### Texte à lire:
"""

Deux phénomènes paraissent cristalliser les préoccupations des cabinets comptables et sous-tendre leurs orientations stratégiques, notamment à l’endroit de leur outil de production.

1) La rentabilité en question

La déplaisante réalité statistique de la diminution du panier moyen, même si elle recouvre des situations diverses, traduit des conditions de concurrence et de productivité accrues.

L’amélioration de l’efficacité des cabinets d’expertise comptable contribue nécessairement à cette tendance, mais sans doute pas de manière exclusive. Notamment : à la suite des offres low-cost des cabinets en ligne, les offres d’opérateurs extérieurs à la profession, type Indy, acquièrent de la visibilité et les banques commencent à entrer dans la partie (offre ACASI-Banque Populaire) avec des propositions financièrement de plus en plus alléchantes pour les entreprises.

L’introduction de la facture électronique agira probablement comme un accélérateur. En effet, compte tenu des risques que la pandémie fait courir à l’économie, la compétitivité des entreprises devra, plus que jamais, être au premier rang des préoccupations de nos gouvernants. Ceux-ci n’ignorant pas que les obligations déclaratives sont trop lourdes et ayant, depuis plusieurs décennies et toutes tendances politiques confondues, spectaculairement échoué à réduire ce boulet, ne manqueront pas l’occasion d’en diminuer le coût aux dépens des experts comptables ; une fois de plus, serais-je tenté de dire.

"""

Entrées de la collection:
"""

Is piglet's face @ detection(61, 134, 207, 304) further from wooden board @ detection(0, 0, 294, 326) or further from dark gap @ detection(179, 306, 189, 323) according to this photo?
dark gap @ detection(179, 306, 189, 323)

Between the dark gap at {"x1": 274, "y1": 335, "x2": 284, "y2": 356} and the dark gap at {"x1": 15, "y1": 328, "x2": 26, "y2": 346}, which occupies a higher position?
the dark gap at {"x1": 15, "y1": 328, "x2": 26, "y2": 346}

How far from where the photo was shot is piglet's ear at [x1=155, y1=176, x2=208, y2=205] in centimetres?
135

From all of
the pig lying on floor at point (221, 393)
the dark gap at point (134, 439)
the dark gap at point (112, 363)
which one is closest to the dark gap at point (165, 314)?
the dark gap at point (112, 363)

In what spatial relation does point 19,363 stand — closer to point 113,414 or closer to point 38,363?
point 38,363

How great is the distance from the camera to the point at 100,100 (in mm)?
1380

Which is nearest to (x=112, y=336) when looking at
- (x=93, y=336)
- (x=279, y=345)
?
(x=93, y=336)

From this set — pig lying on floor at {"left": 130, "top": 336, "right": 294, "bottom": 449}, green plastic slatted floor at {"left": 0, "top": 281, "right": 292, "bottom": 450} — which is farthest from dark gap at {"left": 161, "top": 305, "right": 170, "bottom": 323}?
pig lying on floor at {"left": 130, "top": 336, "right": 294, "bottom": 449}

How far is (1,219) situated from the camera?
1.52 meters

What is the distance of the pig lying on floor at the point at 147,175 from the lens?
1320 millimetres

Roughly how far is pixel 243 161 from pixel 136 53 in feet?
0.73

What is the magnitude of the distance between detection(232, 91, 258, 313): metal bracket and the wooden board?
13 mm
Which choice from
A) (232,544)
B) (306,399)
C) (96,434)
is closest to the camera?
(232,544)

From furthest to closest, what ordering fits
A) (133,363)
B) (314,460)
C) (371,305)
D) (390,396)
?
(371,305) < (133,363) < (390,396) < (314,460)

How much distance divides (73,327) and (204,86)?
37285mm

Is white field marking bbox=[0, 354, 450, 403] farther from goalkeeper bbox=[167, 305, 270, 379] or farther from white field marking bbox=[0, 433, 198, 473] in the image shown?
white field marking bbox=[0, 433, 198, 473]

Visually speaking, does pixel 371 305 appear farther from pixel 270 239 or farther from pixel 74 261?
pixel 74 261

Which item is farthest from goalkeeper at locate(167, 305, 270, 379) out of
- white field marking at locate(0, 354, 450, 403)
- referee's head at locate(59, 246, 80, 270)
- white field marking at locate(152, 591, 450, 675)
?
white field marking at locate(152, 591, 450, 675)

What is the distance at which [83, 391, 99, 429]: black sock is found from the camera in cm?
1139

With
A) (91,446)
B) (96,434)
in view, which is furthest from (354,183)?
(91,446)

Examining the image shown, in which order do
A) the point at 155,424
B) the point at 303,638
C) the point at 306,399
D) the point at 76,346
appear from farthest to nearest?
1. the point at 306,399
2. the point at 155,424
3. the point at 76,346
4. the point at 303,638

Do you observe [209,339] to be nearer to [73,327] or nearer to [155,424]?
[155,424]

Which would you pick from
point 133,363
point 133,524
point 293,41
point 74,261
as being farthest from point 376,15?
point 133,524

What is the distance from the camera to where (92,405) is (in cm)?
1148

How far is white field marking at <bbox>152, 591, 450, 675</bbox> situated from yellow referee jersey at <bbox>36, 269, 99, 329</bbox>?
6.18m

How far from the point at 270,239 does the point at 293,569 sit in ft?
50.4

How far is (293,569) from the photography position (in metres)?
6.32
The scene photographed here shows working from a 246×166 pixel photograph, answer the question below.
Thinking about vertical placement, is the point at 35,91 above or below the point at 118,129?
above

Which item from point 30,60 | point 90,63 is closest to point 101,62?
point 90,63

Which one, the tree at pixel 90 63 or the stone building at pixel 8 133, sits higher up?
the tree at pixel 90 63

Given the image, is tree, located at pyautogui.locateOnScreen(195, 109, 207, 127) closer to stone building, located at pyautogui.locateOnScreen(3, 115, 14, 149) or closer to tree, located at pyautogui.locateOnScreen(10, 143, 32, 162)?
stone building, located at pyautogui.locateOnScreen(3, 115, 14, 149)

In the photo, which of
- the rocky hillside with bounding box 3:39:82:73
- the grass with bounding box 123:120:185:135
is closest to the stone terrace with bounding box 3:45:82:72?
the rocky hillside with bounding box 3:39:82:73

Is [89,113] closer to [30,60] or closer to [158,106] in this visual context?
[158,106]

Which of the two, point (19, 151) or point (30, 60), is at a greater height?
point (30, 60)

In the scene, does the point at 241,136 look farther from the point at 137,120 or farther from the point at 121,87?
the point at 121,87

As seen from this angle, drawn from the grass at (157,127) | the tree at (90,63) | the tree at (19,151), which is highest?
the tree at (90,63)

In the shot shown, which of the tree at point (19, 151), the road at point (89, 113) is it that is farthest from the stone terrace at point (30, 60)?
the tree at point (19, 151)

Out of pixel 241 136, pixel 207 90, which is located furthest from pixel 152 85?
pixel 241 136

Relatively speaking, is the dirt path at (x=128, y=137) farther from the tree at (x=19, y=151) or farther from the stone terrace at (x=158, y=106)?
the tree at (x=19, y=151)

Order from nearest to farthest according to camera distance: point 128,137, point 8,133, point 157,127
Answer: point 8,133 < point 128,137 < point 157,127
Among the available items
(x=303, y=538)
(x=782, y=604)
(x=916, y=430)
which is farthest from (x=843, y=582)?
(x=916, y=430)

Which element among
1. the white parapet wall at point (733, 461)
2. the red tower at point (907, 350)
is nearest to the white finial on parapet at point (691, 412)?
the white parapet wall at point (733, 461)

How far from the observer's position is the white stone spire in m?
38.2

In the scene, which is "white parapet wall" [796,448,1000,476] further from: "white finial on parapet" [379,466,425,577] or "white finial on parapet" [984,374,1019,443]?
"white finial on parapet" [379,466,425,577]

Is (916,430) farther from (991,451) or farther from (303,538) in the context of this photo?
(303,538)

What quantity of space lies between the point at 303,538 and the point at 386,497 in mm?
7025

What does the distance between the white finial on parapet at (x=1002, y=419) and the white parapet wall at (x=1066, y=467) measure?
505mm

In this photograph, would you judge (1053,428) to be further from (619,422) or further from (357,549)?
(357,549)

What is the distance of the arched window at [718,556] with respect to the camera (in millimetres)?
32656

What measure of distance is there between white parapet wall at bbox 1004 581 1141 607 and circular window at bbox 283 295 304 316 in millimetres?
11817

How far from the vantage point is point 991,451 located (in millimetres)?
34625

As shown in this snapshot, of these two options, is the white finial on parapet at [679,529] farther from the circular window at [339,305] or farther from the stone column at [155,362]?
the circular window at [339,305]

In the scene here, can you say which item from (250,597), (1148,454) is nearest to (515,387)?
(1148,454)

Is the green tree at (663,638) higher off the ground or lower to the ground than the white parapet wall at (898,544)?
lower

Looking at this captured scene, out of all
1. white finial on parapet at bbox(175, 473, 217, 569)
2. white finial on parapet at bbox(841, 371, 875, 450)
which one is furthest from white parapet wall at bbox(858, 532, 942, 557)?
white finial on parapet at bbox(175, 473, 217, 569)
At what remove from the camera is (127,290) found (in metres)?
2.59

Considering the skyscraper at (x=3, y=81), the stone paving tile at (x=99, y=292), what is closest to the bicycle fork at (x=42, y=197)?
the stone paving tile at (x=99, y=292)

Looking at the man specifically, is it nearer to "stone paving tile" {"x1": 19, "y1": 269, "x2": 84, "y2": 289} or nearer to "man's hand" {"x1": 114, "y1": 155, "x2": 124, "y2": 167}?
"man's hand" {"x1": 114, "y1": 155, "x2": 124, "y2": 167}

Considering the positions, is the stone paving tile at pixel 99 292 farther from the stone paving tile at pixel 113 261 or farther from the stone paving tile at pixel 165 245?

"""

### Consigne:
Recopiez fidèlement le passage du texte sur les cabinets comptables, en commençant à « Deux phénomènes paraissent » et en terminant à « outil de production. ».

### Réponse complète:
Deux phénomènes paraissent cristalliser les préoccupations des cabinets comptables et sous-tendre leurs orientations stratégiques, notamment à l’endroit de leur outil de production.